== Excerpted passage ==
○ ○ ○ ○

The fundamental law, though admitting of exceptions, remains therefore almost always true. Only, in consequence of these exceptions, these categories, in place of being entirely separated, encroach partially one upon another and mutually penetrate in a certain measure, so that space becomes continuous.
On the other hand, the order in which these categories are to be ranged is no longer arbitrary, and if we refer to the preceding series we see it is necessary to put B2 between A1 and A2 and consequently between B1 and B3, and that we could not for instance put it between B3 and B4 .
There is therefore an order, corresponding to the points of space, in which we naturally arrange our categories, and experience teaches us that this order presents itself under the form of a table of triple entry, and this is why space has three dimensions.
EDITOR'S NOTES:
Although Poincaré begins and ends this section with comments on tridimensionality, he never really addresses the question of why space should have this property: that discussion would have to wait for Ehrenfest a few years later. What Poincaré does consider is why space seems to be continuous. His answer takes us from biology to computer science.
According to Poincaré geometrical expressions such as distance are abstractions from algorithms coupling "warnings of threats" (stimuli) to "parries" (responses, in the form of complex motions). If, after performing one sequences of movements with my right hand and another with my left, I find that my two hands are together, I say that the two sequences correspond to the same point in space, and this is what the term "point in space" means.
Galileo's Simplicio would snort: "Well, of course they're at the same point in space; that's why they bumped into each other. Space is out there, and your hands move around in it!" To answer this objection, Poincaré has to show that stimulus-response couplings can reproduce all the properties of space, such as its continuity.

○ ○ ○ ○

== Excerpted records ==

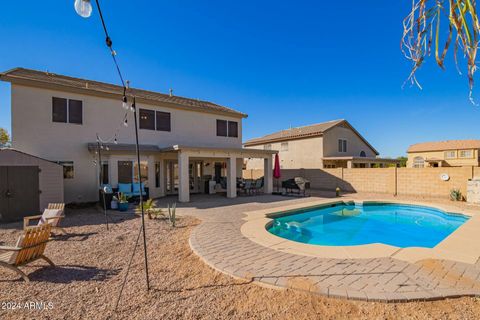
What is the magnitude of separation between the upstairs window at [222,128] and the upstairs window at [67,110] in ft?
30.6

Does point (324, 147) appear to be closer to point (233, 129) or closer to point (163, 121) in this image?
point (233, 129)

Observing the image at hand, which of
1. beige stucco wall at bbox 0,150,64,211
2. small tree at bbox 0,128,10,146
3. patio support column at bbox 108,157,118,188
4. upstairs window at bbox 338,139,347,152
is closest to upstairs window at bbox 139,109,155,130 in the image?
patio support column at bbox 108,157,118,188

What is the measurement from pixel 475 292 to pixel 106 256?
287 inches

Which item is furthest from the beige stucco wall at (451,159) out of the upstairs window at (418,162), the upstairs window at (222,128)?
the upstairs window at (222,128)

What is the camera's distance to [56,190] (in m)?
11.0

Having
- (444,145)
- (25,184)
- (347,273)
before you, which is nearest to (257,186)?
(25,184)

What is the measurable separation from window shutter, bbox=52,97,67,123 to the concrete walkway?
39.1ft

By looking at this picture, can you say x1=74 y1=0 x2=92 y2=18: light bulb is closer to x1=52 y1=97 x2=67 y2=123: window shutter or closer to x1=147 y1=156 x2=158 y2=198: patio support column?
x1=147 y1=156 x2=158 y2=198: patio support column

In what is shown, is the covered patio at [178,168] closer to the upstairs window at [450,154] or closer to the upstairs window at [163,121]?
the upstairs window at [163,121]

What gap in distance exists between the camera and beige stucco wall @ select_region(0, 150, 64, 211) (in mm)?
9727

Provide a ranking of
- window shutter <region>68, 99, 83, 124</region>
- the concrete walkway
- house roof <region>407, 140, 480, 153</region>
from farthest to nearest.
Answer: house roof <region>407, 140, 480, 153</region> → window shutter <region>68, 99, 83, 124</region> → the concrete walkway

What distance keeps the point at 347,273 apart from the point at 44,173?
12423mm

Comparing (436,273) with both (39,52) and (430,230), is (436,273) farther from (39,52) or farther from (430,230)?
(39,52)

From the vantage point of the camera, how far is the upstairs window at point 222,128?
64.0 ft
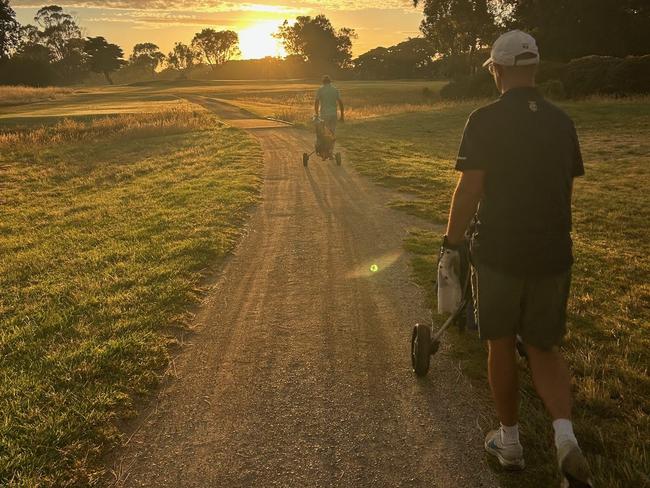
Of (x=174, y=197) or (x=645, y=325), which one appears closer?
(x=645, y=325)

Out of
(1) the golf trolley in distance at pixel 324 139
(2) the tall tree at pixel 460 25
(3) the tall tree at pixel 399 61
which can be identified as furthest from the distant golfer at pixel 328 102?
(3) the tall tree at pixel 399 61

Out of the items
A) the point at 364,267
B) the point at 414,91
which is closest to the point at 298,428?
the point at 364,267

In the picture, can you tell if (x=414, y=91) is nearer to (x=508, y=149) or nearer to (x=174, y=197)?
(x=174, y=197)

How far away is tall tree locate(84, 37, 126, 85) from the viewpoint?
11750cm

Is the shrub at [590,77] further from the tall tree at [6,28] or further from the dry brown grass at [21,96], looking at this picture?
the tall tree at [6,28]

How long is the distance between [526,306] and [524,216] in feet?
1.74

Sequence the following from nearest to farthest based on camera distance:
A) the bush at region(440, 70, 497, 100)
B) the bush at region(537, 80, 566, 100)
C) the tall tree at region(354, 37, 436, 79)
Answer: the bush at region(537, 80, 566, 100) → the bush at region(440, 70, 497, 100) → the tall tree at region(354, 37, 436, 79)

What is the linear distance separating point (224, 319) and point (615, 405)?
12.5ft

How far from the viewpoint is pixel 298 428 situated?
11.7 feet

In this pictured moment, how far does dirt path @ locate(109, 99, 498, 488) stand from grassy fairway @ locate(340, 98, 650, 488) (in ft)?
1.41

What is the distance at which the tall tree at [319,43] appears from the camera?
128m

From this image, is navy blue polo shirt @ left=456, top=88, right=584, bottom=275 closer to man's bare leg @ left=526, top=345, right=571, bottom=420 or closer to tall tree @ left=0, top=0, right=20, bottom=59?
man's bare leg @ left=526, top=345, right=571, bottom=420

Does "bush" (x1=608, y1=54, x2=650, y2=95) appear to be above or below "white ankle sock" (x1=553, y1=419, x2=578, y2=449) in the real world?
above

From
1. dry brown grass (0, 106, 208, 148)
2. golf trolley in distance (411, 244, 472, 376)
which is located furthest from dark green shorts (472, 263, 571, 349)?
Result: dry brown grass (0, 106, 208, 148)
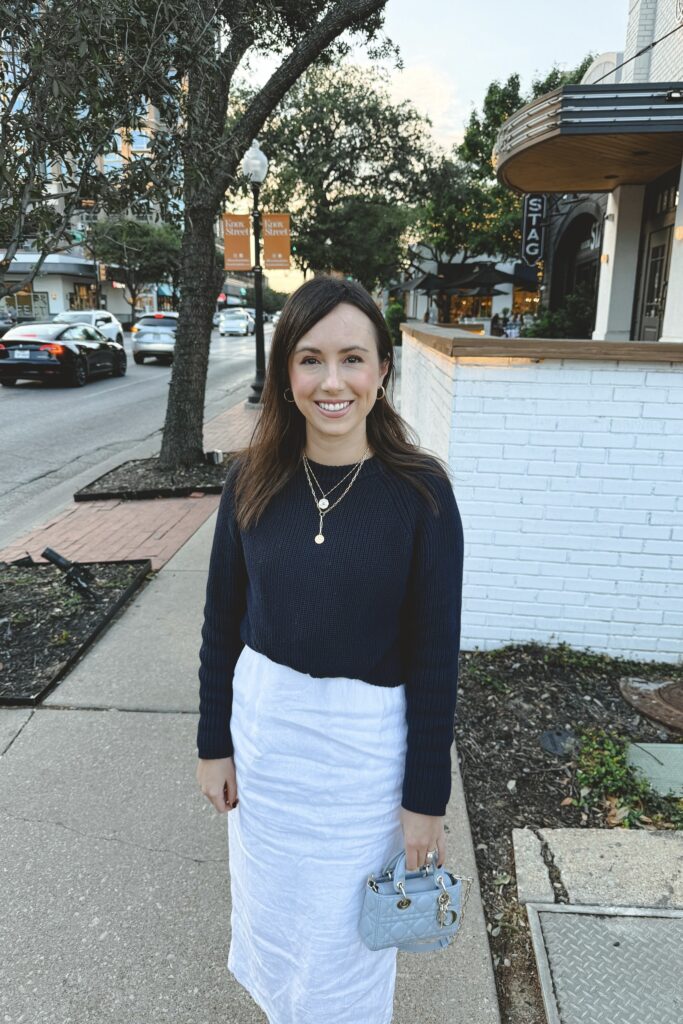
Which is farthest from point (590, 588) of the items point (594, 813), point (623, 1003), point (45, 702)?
point (45, 702)

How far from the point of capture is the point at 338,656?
1.54 metres

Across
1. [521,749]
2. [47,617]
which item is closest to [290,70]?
[47,617]

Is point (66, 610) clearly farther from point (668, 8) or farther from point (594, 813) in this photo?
point (668, 8)

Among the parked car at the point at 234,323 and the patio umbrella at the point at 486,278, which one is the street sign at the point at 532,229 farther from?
the parked car at the point at 234,323

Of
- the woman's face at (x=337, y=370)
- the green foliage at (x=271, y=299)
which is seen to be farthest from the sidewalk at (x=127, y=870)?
the green foliage at (x=271, y=299)

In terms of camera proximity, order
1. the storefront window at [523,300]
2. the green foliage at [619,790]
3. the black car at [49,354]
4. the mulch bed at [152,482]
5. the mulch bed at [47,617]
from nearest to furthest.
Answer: the green foliage at [619,790] → the mulch bed at [47,617] → the mulch bed at [152,482] → the black car at [49,354] → the storefront window at [523,300]

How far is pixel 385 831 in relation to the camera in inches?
63.7

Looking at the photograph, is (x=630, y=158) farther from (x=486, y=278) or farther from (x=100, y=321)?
(x=100, y=321)

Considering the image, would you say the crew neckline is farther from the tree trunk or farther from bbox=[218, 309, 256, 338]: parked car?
bbox=[218, 309, 256, 338]: parked car

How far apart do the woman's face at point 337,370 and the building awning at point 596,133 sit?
721 centimetres

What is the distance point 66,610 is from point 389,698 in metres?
3.45

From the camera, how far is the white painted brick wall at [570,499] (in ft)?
11.9

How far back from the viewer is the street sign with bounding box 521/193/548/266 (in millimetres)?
15391

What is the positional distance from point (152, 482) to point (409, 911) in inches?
271
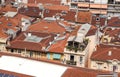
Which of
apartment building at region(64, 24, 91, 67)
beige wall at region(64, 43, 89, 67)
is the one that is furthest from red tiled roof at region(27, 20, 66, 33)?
beige wall at region(64, 43, 89, 67)

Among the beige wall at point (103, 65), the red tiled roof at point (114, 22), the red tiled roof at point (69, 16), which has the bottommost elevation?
A: the beige wall at point (103, 65)

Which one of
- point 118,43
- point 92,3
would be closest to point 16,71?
point 118,43

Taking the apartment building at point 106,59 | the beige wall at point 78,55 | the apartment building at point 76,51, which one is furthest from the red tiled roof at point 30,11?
the apartment building at point 106,59

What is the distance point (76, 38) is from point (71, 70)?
17.8 m

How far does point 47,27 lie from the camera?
7881 centimetres

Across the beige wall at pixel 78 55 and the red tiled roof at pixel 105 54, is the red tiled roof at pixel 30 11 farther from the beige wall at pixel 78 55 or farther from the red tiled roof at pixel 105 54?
the red tiled roof at pixel 105 54

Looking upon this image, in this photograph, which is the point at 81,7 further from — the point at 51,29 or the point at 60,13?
the point at 51,29

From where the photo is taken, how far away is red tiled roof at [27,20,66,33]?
77.0 metres

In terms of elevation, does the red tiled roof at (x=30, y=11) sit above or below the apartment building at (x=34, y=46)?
above

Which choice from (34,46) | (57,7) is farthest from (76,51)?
(57,7)

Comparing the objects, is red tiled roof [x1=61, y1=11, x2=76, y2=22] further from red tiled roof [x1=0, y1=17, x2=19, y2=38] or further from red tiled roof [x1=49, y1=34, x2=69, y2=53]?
red tiled roof [x1=49, y1=34, x2=69, y2=53]

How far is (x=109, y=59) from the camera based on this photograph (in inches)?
2314

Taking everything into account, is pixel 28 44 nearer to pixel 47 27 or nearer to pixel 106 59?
pixel 47 27

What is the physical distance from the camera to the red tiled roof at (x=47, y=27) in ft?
253
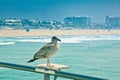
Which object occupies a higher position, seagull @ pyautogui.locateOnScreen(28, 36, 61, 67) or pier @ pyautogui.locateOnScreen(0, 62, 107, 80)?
seagull @ pyautogui.locateOnScreen(28, 36, 61, 67)

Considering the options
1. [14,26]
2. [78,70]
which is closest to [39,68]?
[78,70]

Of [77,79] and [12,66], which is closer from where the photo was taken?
[77,79]

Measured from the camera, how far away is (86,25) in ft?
411

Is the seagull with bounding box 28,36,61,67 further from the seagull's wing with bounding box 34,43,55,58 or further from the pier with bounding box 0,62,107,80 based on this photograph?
the pier with bounding box 0,62,107,80

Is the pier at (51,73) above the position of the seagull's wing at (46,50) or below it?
below

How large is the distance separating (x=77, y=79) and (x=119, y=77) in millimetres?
13631

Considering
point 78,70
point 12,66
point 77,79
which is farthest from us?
point 78,70

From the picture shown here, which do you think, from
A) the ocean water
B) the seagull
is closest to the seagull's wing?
the seagull

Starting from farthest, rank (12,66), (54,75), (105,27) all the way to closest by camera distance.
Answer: (105,27) < (12,66) < (54,75)

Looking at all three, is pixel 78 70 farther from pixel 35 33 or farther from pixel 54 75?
pixel 35 33

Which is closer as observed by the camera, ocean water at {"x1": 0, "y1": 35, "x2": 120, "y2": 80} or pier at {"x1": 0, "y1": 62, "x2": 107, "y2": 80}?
pier at {"x1": 0, "y1": 62, "x2": 107, "y2": 80}

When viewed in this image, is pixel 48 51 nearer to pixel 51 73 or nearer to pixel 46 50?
pixel 46 50

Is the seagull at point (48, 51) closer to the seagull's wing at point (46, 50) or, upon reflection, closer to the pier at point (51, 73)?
the seagull's wing at point (46, 50)

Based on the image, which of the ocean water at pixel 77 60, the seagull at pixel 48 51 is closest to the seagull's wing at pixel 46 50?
the seagull at pixel 48 51
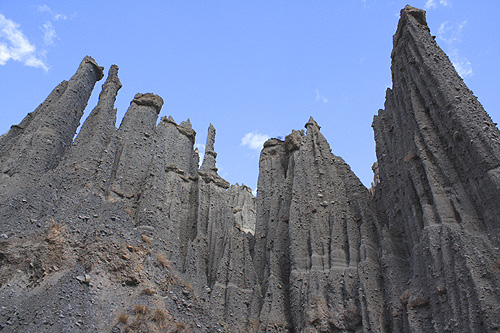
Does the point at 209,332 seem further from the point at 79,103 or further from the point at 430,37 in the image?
the point at 430,37

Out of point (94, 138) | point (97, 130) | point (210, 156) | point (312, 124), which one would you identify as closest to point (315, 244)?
point (312, 124)

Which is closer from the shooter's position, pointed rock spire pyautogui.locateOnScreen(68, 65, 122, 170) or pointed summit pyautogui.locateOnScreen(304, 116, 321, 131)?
pointed rock spire pyautogui.locateOnScreen(68, 65, 122, 170)

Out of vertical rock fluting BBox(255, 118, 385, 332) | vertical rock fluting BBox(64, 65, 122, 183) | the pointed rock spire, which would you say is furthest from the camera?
the pointed rock spire

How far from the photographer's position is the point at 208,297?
18.7 metres

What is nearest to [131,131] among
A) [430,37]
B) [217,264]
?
[217,264]

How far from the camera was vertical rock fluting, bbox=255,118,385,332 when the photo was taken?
16453mm

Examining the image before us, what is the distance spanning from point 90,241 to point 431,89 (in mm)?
14455

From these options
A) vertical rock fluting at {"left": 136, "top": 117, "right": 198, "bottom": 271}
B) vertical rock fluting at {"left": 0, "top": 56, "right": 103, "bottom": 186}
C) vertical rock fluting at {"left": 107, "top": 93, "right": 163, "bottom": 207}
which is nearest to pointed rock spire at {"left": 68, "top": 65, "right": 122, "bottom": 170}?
vertical rock fluting at {"left": 0, "top": 56, "right": 103, "bottom": 186}

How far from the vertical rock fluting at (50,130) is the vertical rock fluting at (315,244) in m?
10.8

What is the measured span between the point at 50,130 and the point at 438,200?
641 inches

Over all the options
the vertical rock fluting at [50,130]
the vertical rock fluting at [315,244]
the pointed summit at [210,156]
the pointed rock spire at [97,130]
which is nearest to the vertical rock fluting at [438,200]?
the vertical rock fluting at [315,244]

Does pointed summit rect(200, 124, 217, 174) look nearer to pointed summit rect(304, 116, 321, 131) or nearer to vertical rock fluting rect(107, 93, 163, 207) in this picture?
pointed summit rect(304, 116, 321, 131)

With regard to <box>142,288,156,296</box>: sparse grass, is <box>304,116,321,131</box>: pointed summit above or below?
above

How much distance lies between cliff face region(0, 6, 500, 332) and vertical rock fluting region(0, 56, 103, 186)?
79mm
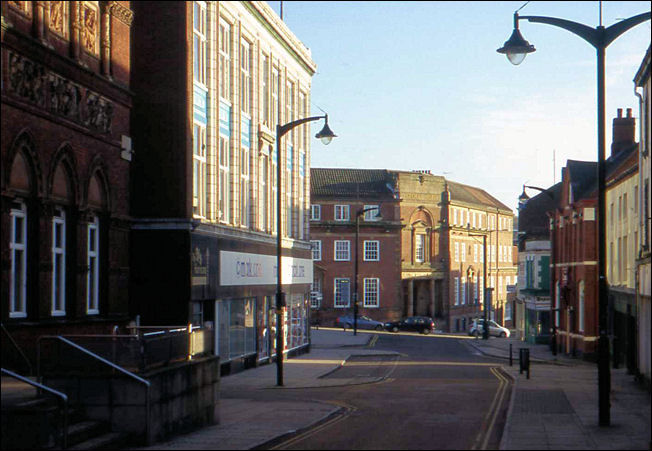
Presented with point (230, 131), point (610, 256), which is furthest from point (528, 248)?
point (230, 131)

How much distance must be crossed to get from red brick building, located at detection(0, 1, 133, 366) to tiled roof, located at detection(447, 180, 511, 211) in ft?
272

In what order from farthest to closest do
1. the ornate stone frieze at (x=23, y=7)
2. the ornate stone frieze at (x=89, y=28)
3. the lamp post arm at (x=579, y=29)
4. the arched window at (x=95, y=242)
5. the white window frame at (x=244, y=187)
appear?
the white window frame at (x=244, y=187), the arched window at (x=95, y=242), the ornate stone frieze at (x=89, y=28), the ornate stone frieze at (x=23, y=7), the lamp post arm at (x=579, y=29)

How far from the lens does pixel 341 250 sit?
326 feet

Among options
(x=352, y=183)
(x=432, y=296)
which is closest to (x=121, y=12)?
(x=352, y=183)

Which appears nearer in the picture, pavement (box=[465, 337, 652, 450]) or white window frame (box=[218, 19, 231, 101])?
pavement (box=[465, 337, 652, 450])

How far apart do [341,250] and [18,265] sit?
258ft

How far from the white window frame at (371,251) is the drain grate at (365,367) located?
46729 millimetres

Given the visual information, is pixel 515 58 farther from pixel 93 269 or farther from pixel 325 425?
pixel 93 269

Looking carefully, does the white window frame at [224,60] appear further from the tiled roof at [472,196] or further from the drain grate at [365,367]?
the tiled roof at [472,196]

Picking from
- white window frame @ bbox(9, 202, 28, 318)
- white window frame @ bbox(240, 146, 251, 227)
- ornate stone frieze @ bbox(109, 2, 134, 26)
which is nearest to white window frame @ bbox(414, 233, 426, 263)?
white window frame @ bbox(240, 146, 251, 227)

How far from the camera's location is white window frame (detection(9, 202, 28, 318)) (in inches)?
816

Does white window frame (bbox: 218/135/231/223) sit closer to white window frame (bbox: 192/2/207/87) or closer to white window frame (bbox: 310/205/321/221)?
white window frame (bbox: 192/2/207/87)

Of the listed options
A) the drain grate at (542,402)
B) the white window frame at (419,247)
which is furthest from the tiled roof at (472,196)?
the drain grate at (542,402)

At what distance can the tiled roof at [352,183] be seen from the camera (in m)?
100
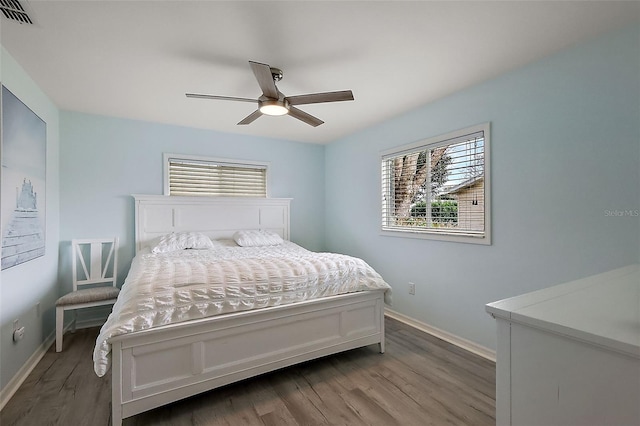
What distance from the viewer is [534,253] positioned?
7.46 feet

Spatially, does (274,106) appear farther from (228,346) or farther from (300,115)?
(228,346)

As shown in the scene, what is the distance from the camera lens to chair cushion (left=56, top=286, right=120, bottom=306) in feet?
8.89

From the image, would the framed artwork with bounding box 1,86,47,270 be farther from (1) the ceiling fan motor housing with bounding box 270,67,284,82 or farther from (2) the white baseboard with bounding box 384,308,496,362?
(2) the white baseboard with bounding box 384,308,496,362

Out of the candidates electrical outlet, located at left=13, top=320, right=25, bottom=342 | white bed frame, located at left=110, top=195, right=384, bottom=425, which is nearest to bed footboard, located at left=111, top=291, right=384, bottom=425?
white bed frame, located at left=110, top=195, right=384, bottom=425

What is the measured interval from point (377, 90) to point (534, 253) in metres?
1.94

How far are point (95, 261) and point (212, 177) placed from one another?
1.69 metres

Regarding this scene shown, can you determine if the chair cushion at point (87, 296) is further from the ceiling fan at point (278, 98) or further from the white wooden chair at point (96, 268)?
the ceiling fan at point (278, 98)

○ ○ ○ ○

Pick up the passage on Poincaré's account of space after its last sentence and continue it. The material plays no part in what comes next.

The implication of his success in this should be disturbing, but probably isn't -- Twenty-first Century people take the conclusion for granted. Consider a video game, perhaps one set in Paris in 1906. The object of the game is to get one's avatar from Poincaré's house to the Place de Panthéon, collecting one-franc coins scattered along the route. Assuming the game is well designed, the player sees the world through the avatar's eyes. Distant buildings appear small, then become larger as one approaches them. An appropriate motion of the joystick enables the avatar to turn corners, to board a passing omnibus, to pick up and examine the one-franc coins. If the game is a very primitive one, say from the 1980s, there may be a jerky, stroboscopic quality to the experience, but if it is modern all these movements will seem smooth and continuous. And yet -- nothing is really moving except for electrons in the IC chip and light from the screen. There are no corners to round, no omnibuses to board, no coins to collect, no neighbourhoods to explore, and no avatars to do the exploring. There are just algorithms which require that, if such-and-such pixels are currently illuminated and the joystick transmits such-and-such a signal, then a particular new pattern of pixels will replace the old one.
In Poincaré's view, the daily reality we experience is just like the virtual reality of the game. Space is not "out there" any more than 1906 Paris is in one's monitor, but there are rules linking inputs to outputs which create that illusion. This is another reason why Poincaré is wise to insist that his "centrifugal and centripetal wires" are not necessarily the nervous system. Even if the nervous system's operation could be placed in one-to-one correspondence with the input-output coupling-network, it could be (as we would say now) merely emulating the actual hardware on which the program is running -- an unsettling Thirteenth Floor version of the Church-Turing thesis!